◆ Work item:
Write out each record a second time, exactly.

[Records from a data collection]
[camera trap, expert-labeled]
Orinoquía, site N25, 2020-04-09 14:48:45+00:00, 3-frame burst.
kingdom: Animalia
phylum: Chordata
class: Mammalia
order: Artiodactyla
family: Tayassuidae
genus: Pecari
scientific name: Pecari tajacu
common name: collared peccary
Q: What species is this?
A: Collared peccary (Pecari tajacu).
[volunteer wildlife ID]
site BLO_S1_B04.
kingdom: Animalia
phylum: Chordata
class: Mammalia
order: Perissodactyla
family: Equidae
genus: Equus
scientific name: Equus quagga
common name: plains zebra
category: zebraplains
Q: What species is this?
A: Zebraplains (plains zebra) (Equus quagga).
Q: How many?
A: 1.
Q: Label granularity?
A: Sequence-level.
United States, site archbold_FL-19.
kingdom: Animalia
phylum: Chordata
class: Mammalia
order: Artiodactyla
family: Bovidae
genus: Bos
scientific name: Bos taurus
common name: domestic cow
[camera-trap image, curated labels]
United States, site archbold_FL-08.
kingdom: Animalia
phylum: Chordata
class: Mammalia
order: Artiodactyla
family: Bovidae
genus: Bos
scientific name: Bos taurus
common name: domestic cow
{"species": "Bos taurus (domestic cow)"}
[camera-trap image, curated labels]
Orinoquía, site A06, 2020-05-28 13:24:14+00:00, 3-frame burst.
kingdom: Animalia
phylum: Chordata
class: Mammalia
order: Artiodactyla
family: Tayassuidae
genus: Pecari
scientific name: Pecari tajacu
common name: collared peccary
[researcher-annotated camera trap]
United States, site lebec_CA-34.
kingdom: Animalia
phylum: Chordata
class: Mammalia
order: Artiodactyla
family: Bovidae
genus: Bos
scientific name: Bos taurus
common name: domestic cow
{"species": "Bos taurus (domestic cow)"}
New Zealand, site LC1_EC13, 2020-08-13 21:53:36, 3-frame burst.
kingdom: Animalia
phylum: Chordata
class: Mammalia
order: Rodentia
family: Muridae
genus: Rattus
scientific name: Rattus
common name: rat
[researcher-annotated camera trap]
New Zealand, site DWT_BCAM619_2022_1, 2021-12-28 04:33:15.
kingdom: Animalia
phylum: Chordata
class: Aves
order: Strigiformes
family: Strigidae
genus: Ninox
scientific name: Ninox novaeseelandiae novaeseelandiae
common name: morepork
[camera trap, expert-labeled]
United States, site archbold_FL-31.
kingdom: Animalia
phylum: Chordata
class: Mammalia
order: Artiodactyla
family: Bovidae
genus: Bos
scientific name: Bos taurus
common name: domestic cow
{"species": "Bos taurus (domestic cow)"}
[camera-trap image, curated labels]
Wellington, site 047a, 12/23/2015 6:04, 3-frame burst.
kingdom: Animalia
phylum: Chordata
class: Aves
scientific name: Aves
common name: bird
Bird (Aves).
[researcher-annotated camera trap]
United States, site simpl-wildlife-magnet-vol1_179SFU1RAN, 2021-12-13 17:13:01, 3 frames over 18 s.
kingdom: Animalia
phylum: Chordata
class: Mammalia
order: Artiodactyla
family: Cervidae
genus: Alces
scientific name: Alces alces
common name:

◆ Response area:
[camera trap, expert-labeled]
Orinoquía, site N25, 2020-04-09 14:48:45+00:00, 3-frame burst.
kingdom: Animalia
phylum: Chordata
class: Mammalia
order: Artiodactyla
family: Tayassuidae
genus: Pecari
scientific name: Pecari tajacu
common name: collared peccary
Q: What species is this?
A: Collared peccary (Pecari tajacu).
[volunteer wildlife ID]
site BLO_S1_B04.
kingdom: Animalia
phylum: Chordata
class: Mammalia
order: Perissodactyla
family: Equidae
genus: Equus
scientific name: Equus quagga
common name: plains zebra
category: zebraplains
Q: What species is this?
A: Zebraplains (plains zebra) (Equus quagga).
Q: How many?
A: 1.
Q: Label granularity?
A: Sequence-level.
United States, site archbold_FL-19.
kingdom: Animalia
phylum: Chordata
class: Mammalia
order: Artiodactyla
family: Bovidae
genus: Bos
scientific name: Bos taurus
common name: domestic cow
[camera-trap image, curated labels]
United States, site archbold_FL-08.
kingdom: Animalia
phylum: Chordata
class: Mammalia
order: Artiodactyla
family: Bovidae
genus: Bos
scientific name: Bos taurus
common name: domestic cow
{"species": "Bos taurus (domestic cow)"}
[camera-trap image, curated labels]
Orinoquía, site A06, 2020-05-28 13:24:14+00:00, 3-frame burst.
kingdom: Animalia
phylum: Chordata
class: Mammalia
order: Artiodactyla
family: Tayassuidae
genus: Pecari
scientific name: Pecari tajacu
common name: collared peccary
[researcher-annotated camera trap]
United States, site lebec_CA-34.
kingdom: Animalia
phylum: Chordata
class: Mammalia
order: Artiodactyla
family: Bovidae
genus: Bos
scientific name: Bos taurus
common name: domestic cow
{"species": "Bos taurus (domestic cow)"}
New Zealand, site LC1_EC13, 2020-08-13 21:53:36, 3-frame burst.
kingdom: Animalia
phylum: Chordata
class: Mammalia
order: Rodentia
family: Muridae
genus: Rattus
scientific name: Rattus
common name: rat
[researcher-annotated camera trap]
New Zealand, site DWT_BCAM619_2022_1, 2021-12-28 04:33:15.
kingdom: Animalia
phylum: Chordata
class: Aves
order: Strigiformes
family: Strigidae
genus: Ninox
scientific name: Ninox novaeseelandiae novaeseelandiae
common name: morepork
[camera trap, expert-labeled]
United States, site archbold_FL-31.
kingdom: Animalia
phylum: Chordata
class: Mammalia
order: Artiodactyla
family: Bovidae
genus: Bos
scientific name: Bos taurus
common name: domestic cow
{"species": "Bos taurus (domestic cow)"}
[camera-trap image, curated labels]
Wellington, site 047a, 12/23/2015 6:04, 3-frame burst.
kingdom: Animalia
phylum: Chordata
class: Aves
scientific name: Aves
common name: bird
Bird (Aves).
[researcher-annotated camera trap]
United States, site simpl-wildlife-magnet-vol1_179SFU1RAN, 2021-12-13 17:13:01, 3 frames over 18 s.
kingdom: Animalia
phylum: Chordata
class: Mammalia
order: Artiodactyla
family: Cervidae
genus: Alces
scientific name: Alces alces
common name:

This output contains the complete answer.